Question

A point charge of -4.00nC is at the origin, and a second point charge of 6.00nC is on the x axis at x = 0.830m . Find the magnitude and direction of the electric field at each of the following points on the x axis.

a. x= 16.0 cm

b. x = 1.20m

c. x = -22.0cm

Answer 1

Charges and their positions:

q₁ = -4 * 10^-9 C     at     x₁ = 0 m

q₂ = 6 * 10^-9 C      at     x₂ = 0.83 m

k = 8.99 * 10⁹ N.m² / C² is the Coulomb's force constant

a. x = 0.16 m

X component of the electric field is,

E_x = kq₁ cos 180/ x² + kq₁ cos 180/ (0.83 - x)²

E_x = -8.99 * 10⁹ [4 * 10^-9 / (0.16)² + 6 * 10^-9 / (0.67)²]

E_x = - 1524.848 N/C

Since the charges are positioned on the x axis, there is no Y component and the magnitude of the electric field is equal to the x component sans the negative sign.

Thus,

E = 1524.848 N/C

b.
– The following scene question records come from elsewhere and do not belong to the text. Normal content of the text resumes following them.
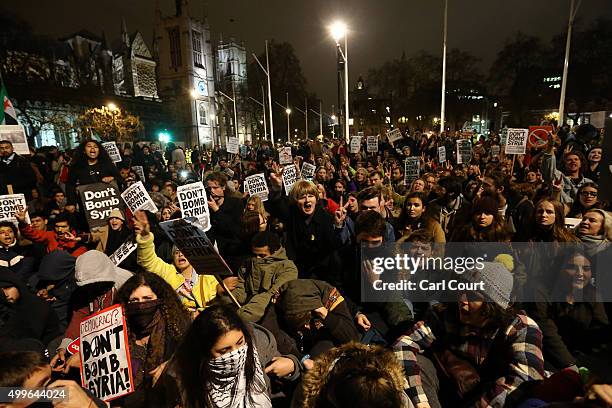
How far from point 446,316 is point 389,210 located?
3.35 meters

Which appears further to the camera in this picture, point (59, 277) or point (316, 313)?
point (59, 277)

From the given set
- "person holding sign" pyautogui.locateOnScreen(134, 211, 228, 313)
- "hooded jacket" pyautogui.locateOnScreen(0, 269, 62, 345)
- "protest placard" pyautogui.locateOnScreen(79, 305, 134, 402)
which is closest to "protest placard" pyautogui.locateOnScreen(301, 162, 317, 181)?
"person holding sign" pyautogui.locateOnScreen(134, 211, 228, 313)

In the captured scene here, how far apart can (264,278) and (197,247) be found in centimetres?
70

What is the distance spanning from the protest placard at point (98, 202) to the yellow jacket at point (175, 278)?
6.41 ft

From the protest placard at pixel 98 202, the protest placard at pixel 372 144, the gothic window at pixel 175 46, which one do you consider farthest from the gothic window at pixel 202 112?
the protest placard at pixel 98 202

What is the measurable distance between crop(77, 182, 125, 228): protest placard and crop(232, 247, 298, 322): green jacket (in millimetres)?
3178

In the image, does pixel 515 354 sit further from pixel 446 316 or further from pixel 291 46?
pixel 291 46

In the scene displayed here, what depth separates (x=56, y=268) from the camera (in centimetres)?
425

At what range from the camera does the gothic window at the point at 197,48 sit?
76188 mm

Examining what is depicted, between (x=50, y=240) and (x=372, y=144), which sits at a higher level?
(x=372, y=144)

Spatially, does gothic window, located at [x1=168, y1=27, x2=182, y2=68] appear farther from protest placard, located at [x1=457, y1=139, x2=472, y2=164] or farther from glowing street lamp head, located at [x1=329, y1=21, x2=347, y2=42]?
protest placard, located at [x1=457, y1=139, x2=472, y2=164]

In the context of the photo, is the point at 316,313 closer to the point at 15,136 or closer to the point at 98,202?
the point at 98,202

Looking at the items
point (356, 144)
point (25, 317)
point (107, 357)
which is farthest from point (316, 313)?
point (356, 144)

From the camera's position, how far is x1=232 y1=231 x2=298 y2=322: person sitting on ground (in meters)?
3.29
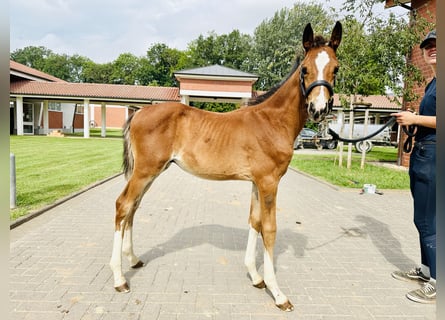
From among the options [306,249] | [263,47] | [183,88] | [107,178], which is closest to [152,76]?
[263,47]

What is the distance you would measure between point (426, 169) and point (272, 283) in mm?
1935

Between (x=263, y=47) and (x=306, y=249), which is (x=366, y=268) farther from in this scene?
(x=263, y=47)

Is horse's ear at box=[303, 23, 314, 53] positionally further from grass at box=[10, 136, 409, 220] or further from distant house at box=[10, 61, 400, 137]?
distant house at box=[10, 61, 400, 137]

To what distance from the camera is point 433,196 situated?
2.98 metres

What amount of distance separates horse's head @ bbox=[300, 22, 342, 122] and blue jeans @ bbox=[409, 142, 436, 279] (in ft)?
3.91

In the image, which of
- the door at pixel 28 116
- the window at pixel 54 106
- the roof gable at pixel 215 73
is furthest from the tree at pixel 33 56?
the roof gable at pixel 215 73

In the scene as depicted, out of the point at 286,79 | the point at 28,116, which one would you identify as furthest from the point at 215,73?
the point at 286,79

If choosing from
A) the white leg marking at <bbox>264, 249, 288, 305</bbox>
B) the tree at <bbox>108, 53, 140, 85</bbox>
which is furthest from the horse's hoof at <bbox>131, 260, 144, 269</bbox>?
the tree at <bbox>108, 53, 140, 85</bbox>

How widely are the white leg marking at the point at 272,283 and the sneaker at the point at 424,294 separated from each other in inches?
54.7

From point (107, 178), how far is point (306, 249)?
23.1ft

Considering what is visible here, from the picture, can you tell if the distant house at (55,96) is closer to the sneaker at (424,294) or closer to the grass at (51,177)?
the grass at (51,177)

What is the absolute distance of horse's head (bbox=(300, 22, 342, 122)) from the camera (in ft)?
8.66

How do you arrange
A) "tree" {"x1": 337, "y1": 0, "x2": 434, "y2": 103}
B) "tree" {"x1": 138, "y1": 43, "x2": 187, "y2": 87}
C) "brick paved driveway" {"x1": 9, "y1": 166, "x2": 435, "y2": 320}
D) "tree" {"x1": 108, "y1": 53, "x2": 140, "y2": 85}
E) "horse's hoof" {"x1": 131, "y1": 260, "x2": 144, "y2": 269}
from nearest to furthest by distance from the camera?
"brick paved driveway" {"x1": 9, "y1": 166, "x2": 435, "y2": 320}
"horse's hoof" {"x1": 131, "y1": 260, "x2": 144, "y2": 269}
"tree" {"x1": 337, "y1": 0, "x2": 434, "y2": 103}
"tree" {"x1": 138, "y1": 43, "x2": 187, "y2": 87}
"tree" {"x1": 108, "y1": 53, "x2": 140, "y2": 85}

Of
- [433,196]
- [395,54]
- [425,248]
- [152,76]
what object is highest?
[152,76]
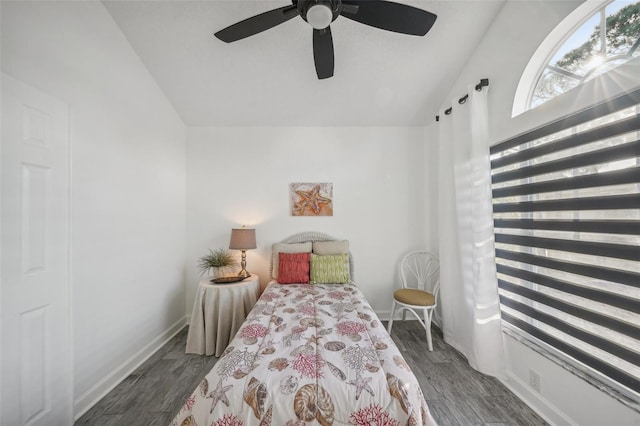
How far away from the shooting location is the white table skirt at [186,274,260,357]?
2.38 metres

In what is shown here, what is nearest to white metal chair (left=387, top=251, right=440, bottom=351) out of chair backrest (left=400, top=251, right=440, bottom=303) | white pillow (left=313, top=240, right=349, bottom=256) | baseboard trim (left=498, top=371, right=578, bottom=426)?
chair backrest (left=400, top=251, right=440, bottom=303)

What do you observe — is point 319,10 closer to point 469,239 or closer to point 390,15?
point 390,15

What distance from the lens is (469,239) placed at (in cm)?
228

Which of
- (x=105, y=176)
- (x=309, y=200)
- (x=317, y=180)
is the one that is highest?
(x=317, y=180)

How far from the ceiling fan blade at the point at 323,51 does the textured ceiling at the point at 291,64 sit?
0.54 m

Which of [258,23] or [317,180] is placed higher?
[258,23]

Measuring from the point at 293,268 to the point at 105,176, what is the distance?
190 centimetres

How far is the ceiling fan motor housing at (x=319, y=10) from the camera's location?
125 centimetres

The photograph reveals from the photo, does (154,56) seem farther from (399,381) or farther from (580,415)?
(580,415)

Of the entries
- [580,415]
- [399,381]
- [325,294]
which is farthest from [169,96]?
[580,415]

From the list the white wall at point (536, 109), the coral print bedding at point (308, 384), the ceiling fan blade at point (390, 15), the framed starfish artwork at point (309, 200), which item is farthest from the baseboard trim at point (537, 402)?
the ceiling fan blade at point (390, 15)

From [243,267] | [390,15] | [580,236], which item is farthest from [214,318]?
[580,236]

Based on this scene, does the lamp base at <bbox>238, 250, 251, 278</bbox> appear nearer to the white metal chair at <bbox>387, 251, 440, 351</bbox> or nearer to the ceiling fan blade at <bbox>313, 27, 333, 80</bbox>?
the white metal chair at <bbox>387, 251, 440, 351</bbox>

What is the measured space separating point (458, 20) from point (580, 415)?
2.94m
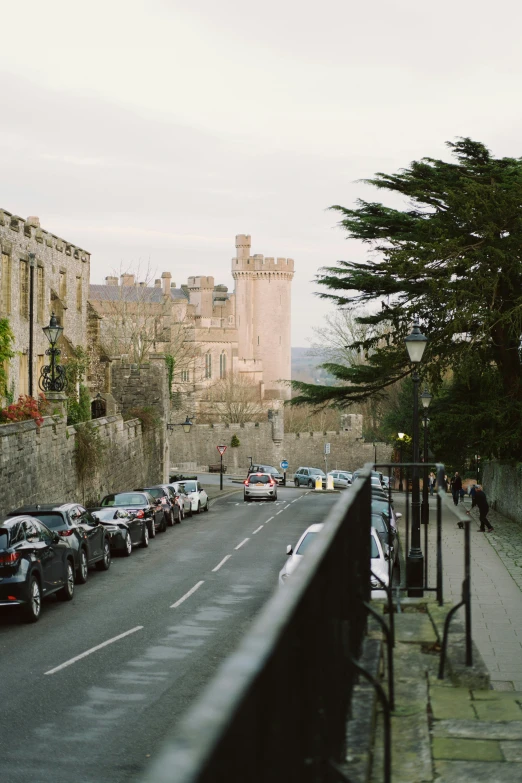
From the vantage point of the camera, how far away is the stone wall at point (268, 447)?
8844 centimetres

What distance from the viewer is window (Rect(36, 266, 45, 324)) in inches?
1596

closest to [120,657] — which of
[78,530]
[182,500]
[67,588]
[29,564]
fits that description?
[29,564]

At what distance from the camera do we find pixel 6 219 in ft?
121

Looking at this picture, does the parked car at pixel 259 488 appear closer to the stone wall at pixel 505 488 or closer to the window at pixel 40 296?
the stone wall at pixel 505 488

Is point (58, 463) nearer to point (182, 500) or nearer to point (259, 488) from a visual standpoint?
point (182, 500)

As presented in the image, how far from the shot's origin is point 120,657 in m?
13.4

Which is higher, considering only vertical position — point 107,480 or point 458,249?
point 458,249

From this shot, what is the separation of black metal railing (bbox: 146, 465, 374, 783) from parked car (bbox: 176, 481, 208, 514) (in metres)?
36.5

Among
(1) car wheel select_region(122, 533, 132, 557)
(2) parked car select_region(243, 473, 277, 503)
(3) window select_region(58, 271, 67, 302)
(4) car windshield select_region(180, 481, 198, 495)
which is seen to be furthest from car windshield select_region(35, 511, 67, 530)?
(2) parked car select_region(243, 473, 277, 503)

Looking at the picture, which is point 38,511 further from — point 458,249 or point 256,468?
point 256,468

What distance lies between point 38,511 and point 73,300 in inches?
1089

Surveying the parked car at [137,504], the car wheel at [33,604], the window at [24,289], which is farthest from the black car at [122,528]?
the window at [24,289]

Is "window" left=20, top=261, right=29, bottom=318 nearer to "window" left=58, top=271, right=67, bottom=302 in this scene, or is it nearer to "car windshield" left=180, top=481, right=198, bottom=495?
"window" left=58, top=271, right=67, bottom=302

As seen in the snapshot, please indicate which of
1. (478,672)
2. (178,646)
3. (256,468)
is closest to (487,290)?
(178,646)
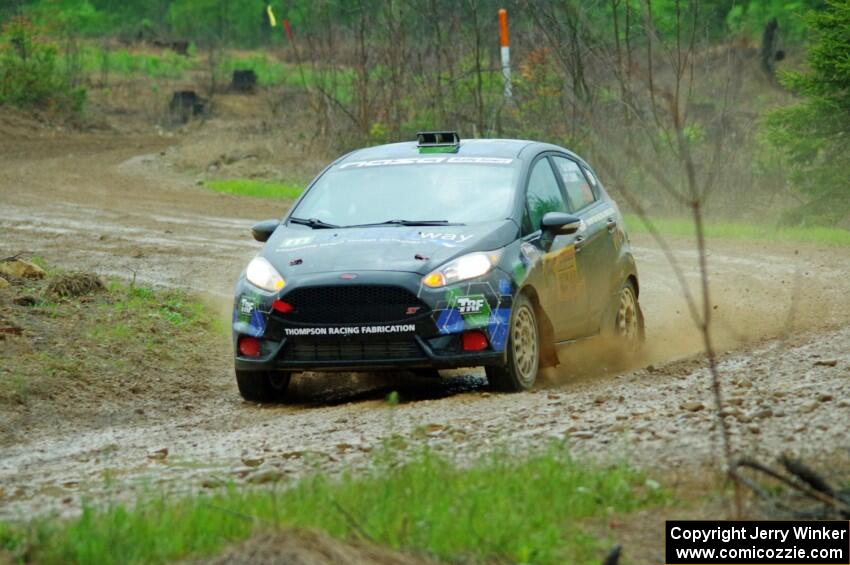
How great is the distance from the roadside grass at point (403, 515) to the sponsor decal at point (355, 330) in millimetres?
2599

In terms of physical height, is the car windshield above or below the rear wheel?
above

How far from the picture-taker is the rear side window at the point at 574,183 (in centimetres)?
1105

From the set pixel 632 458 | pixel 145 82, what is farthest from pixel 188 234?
pixel 145 82

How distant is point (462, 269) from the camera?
9195mm

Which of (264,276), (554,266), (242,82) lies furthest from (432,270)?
(242,82)

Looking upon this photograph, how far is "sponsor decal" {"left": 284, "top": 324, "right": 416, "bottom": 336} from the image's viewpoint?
9.05m

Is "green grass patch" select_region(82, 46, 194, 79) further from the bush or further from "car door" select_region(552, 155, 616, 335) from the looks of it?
"car door" select_region(552, 155, 616, 335)

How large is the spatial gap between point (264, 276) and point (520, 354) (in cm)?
172

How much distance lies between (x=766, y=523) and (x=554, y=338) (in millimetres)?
4607

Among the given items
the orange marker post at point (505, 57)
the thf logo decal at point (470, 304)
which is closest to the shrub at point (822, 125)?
the orange marker post at point (505, 57)

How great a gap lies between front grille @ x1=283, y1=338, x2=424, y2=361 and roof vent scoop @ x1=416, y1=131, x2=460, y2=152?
2.20 meters

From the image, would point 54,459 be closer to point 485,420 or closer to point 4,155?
point 485,420

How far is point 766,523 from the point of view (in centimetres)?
546

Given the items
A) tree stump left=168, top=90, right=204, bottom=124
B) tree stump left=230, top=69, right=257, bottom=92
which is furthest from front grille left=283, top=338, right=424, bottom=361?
tree stump left=230, top=69, right=257, bottom=92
This field at point x is directed in -x direction.

c. x = 1.20 m

X component of the electric field is,

E_x = kq₁ cos 180/ x² + kq₁ cos 0/ (x - 0.83)²

E_x = -8.99 * 10⁹ [4 * 10^-9 / (1.2)² - 6 * 10^-9 / (0.37)²]

E_x = 369.038 N/C

Since the charges are positioned on the x axis, there is no Y component and the magnitude of the electric field is equal to the x component.

Thus,

E = 369.038 N/C

d. This field at point x is directed in +x direction.

e. x = -0.22 m

X component of the electric field is,

E_x = kq₁ cos 0/ x² + kq₁ cos 180/ (x - 0.83)²

E_x = 8.99 * 10⁹ [4 * 10^-9 / (-0.22)² - 6 * 10^-9 / (-1.05)²]

E_x = 694.050 N/C

Since the charges are positioned on the x axis, there is no Y component and the magnitude of the electric field is equal to the x component.

Thus,

E = 694.050 N/C

f. This electric field at point x is directed in +x direction.